Frontiers in Neuroscience (Mar 2015)
Morphological alterations in the caudate, putamen, pallidum and thalamus in Parkinson’s disease.
Abstract
Like many neurodegenerative diseases, the clinical symptoms of Parkinson’s disease (PD) do not manifest until significant progression of the disease has already taken place, motivating the need for sensitive biomarkers of the disease. While structural imaging is a potentially attractive method due to its widespread availability and non-invasive nature, global morphometric measures (e.g. volume) have proven insensitive to subtle disease change. Here we use individual surface displacements from deformations of an average surface model to capture disease related changes in shape of the subcortical structures in Parkinson’s disease. Data were obtained from both the University of British Columbia (UBC) (n=54 healthy controls (HC) & n=55 Parkinson’s disease (PD) patients) and the publicly available Parkinson’s Progression Marker’s Initiative (PPMI)(n=137(HC) & n=189 (PD)) database. A high dimensional non-rigid registration algorithm was used to register target segmentation labels (caudate, putamen, pallidum and thalamus) to a set of segmentation labels defined on the average-template. The vertex-wise surface displacements were significantly different between PD and HC in thalamic and caudate structures.
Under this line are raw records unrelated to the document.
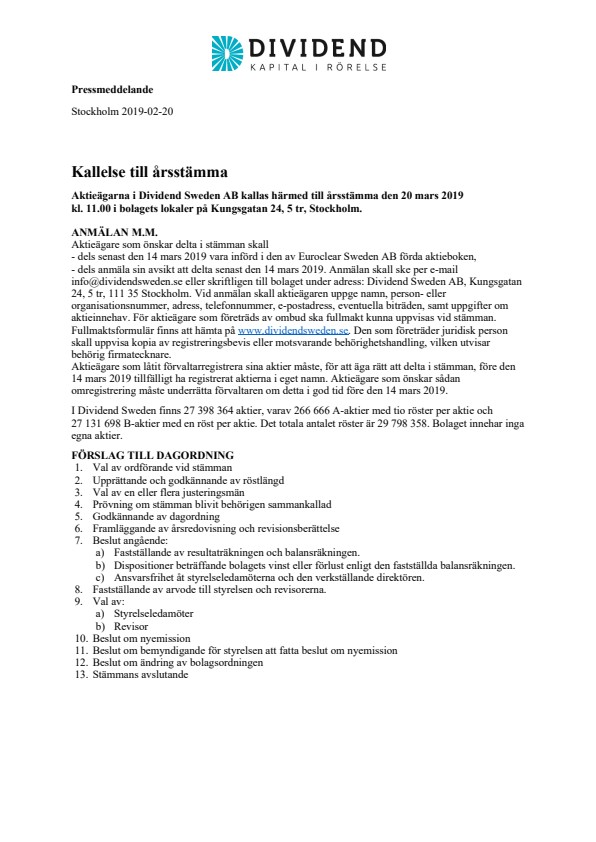 DIVIDEND
KAPITAL I RÖRELSE

Pressmeddelande

Stockholm 2019-02-20

Kallelse till årsstämma

Aktieägarna i Dividend Sweden AB kallas härmed till årsstämma den 20 mars 2019 kl. 11.00 i bolagets lokaler på Kungsgatan 24, 5 tr, Stockholm.

ANMÄLAN M.M.
Aktieägare som önskar delta i stämman skall
- dels senast den 14 mars 2019 vara införd i den av Euroclear Sweden AB förda aktieboken,
- dels anmäla sin avsikt att delta senast den 14 mars 2019. Anmälan skall ske per e-mail info@dividendsweden.se eller skriftligen till bolaget under adress: Dividend Sweden AB, Kungsgatan 24, 5 tr, 111 35 Stockholm. Vid anmälan skall aktieägaren uppge namn, person- eller organisationsnummer, adress, telefonnummer, e-postadress, eventuella biträden, samt uppgifter om aktieinnehav. För aktieägare som företräds av ombud ska fullmakt kunna uppvisas vid stämman. Fullmaktsformulär finns att hämta på www.dividendsweden.se. Den som företräder juridisk person skall uppvisa kopia av registreringsbevis eller motsvarande behörighetshandling, vilken utvisar behörig firmatecknare.
Aktieägare som låtit förvaltarregistrera sina aktier måste, för att äga rätt att delta i stämman, före den 14 mars 2019 tillfälligt ha registrerat aktierna i eget namn. Aktieägare som önskar sådan omregistrering måste underrätta förvaltaren om detta i god tid före den 14 mars 2019.

I Dividend Sweden finns 27 398 364 aktier, varav 266 666 A-aktier med tio röster per aktie och 27 131 698 B-aktier med en röst per aktie. Det totala antalet röster är 29 798 358. Bolaget innehar inga egna aktier.

FÖRSLAG TILL DAGORDNING
1. Val av ordförande vid stämman
2. Upprättande och godkännande av röstlängd
3. Val av en eller flera justeringsmän
4. Prövning om stämman blivit behörigen sammankallad
5. Godkännande av dagordning
6. Framläggande av årsredovisning och revisionsberättelse
7. Beslut angående:
a) Fastställande av resultaträkningen och balansräkningen.
b) Dispositioner beträffande bolagets vinst eller förlust enligt den fastställda balansräkningen.
c) Ansvarsfrihet åt styrelseledamöterna och den verkställande direktören.
8. Fastställande av arvode till styrelsen och revisorerna.
9. Val av:
a) Styrelseledamöter
b) Revisor
10. Beslut om nyemission
11. Beslut om bemyndigande för styrelsen att fatta beslut om nyemission
12. Beslut om ändring av bolagsordningen
13. Stämmans avslutande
However overall displacements did not correlate with disease severity, as assessed by the Unified Parkinson's Disease Rating Scale (UPDRS). The results from this study suggest disease-relevant shape abnormalities can be robustly detected in subcortical structures in Parkinson’s disease. Future studies will be required to determine if shape changes in subcortical structures are seen in the prodromal phases of the disease.